Am Sonntag (25. August, 14 Uhr, Paul-Janes-Stadion) trifft Fortuna Düsseldorfs U23 auf einen Gegner, der in den vergangenen Jahren immer zu den Aufstiegskandidaten der Regionalliga gezählt hat, zum Start der neuen Spielzeit aber ordentlich ins Wanken geraten ist.
Als Tabellenletzter und mit nur einem Punkt aus vier Spielen kommt der Wuppertaler SV an den Flinger Broich und will gegen die U23 endlich die Trendwende schaffen.

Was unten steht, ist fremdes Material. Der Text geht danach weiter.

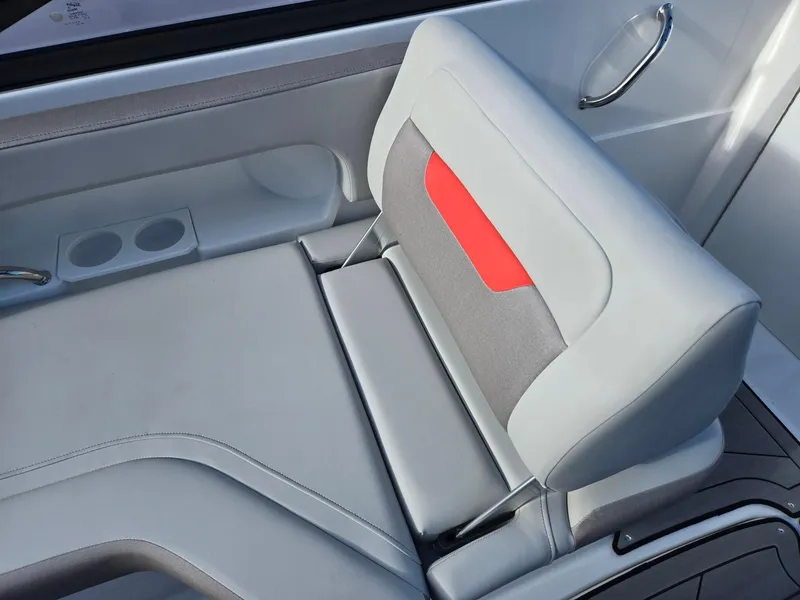 Slide: The Image of 2025 Hurricane SunDeck 235 OB boat seat with modern design and red accent. - 25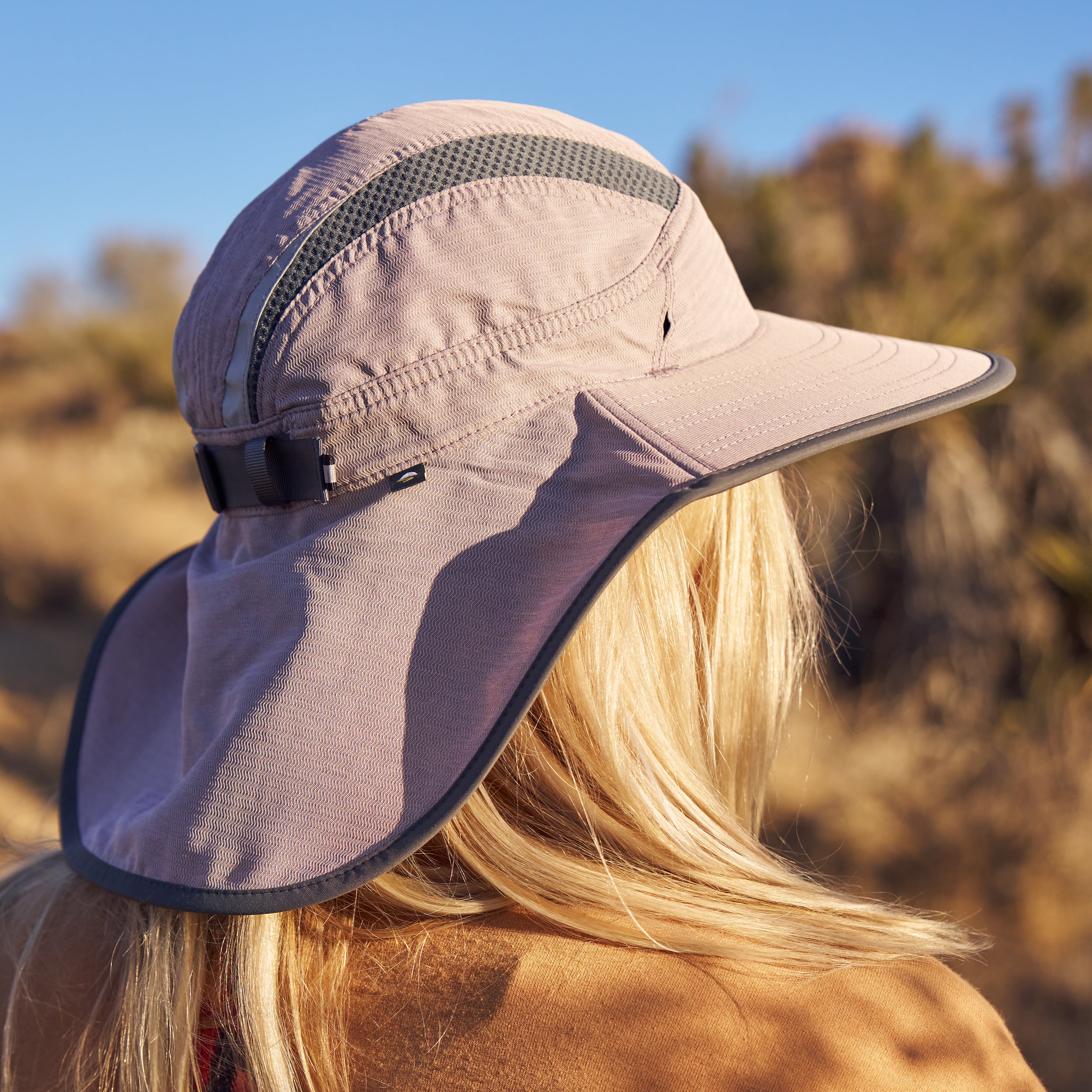 A woman turned away showing the back of a Sunday Afternoons Ultra Adventure Hat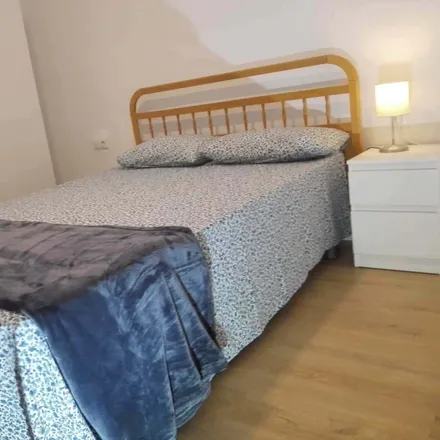 Rent this 3 bed room on Carrer d'Albocàsser in 25, 46020 Valencia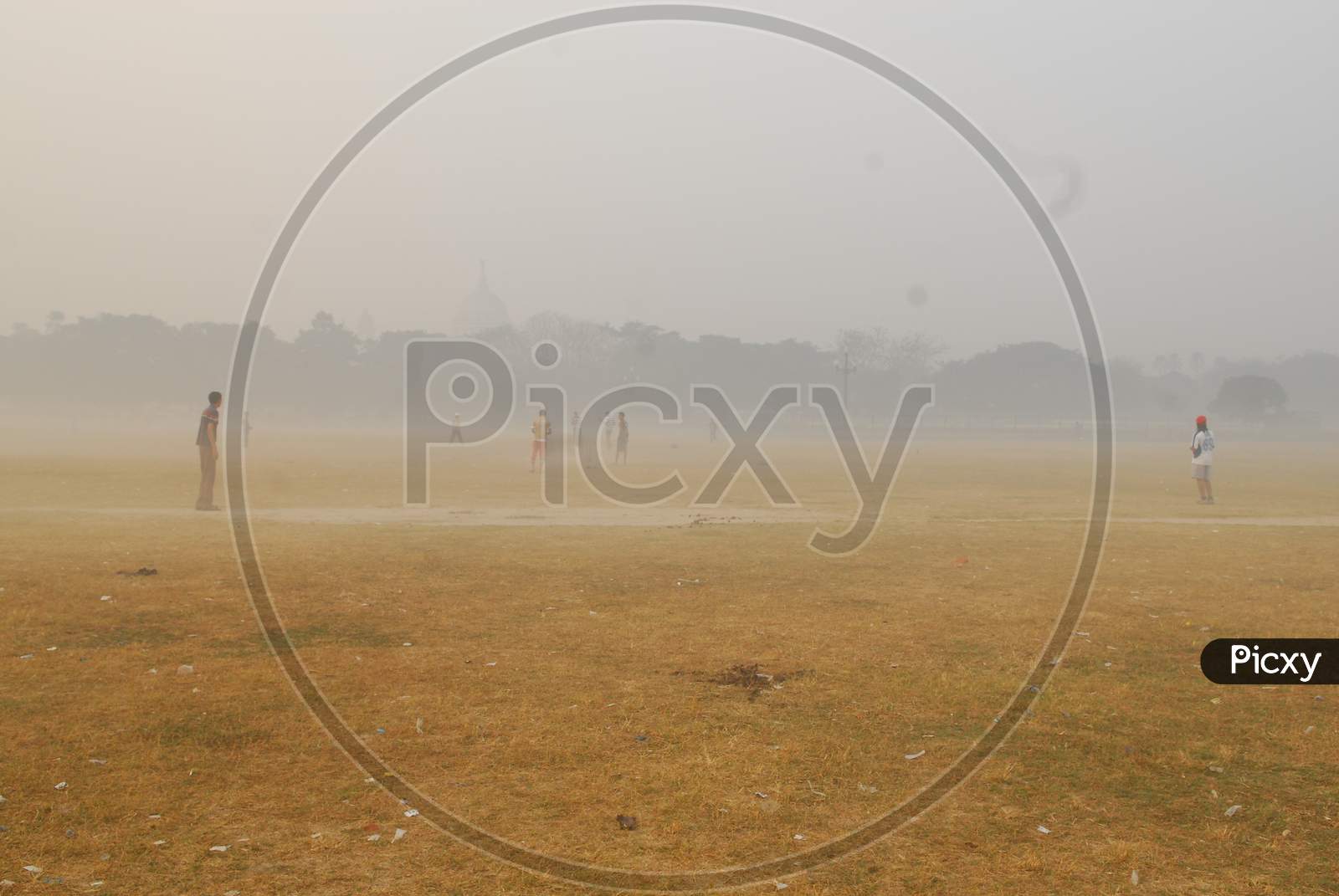 Young Man Playing In Ground On an Foggy Winter Morning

Der denkbar schlechte Start der Wuppertaler kommt allerdings nicht von ungefähr.
Vor dem Saisonstart hatte ihr Hauptgeldgeber Friedhelm Runge sein Engagement deutlich verringert und so dafür gesorgt, dass sich der Etat des WSV halbierte. Dementsprechend groß war auch der Umbruch, den die Mannschaft in den Vorbereitungswochen vollziehen musste. Nur fünf Spieler aus dem Kader der Vorsaison, die Wuppertal mit nur einem Punkt Rückstand auf Vizemeister Bocholt beendet hatte, waren dem Verein treu geblieben.
Trotzdem zeigte sich Trainer René Klingbeil vor dem Start der neuen Saison durchaus zuversichtlich und war mit dem ihm zur Verfügung stehenden Kader zufrieden. Doch nach dem 1:1 gegen Aufsteiger Türkspor Dortmund begann für den WSV die Abwärtsfahrt: zwölf Gegentore in drei Spielen bei nur zwei eigenen Treffern.
Gerade intern sorgte der schlechte Start der Wuppertaler zuletzt für viel Unruhe. Im Interview mit der „Wuppertaler Rundschau“ rief Sportchef Gaetano Manno bereits den Abstiegskampf aus. Und im Gespräch mit dem „kicker“ legte er noch mal nach: „Mir persönlich fehlt das Feuer im Team. Wer jetzt nicht gemerkt hat, dass wir uns im Abstiegskampf befinden, dem ist nicht zu helfen.“
Zusätzlich plagen dem WSV große Verletzungssorgen, die Kaderoptionen für das Aufeinandertreffen mit Fortuna sind also ziemlich eingeschränkt.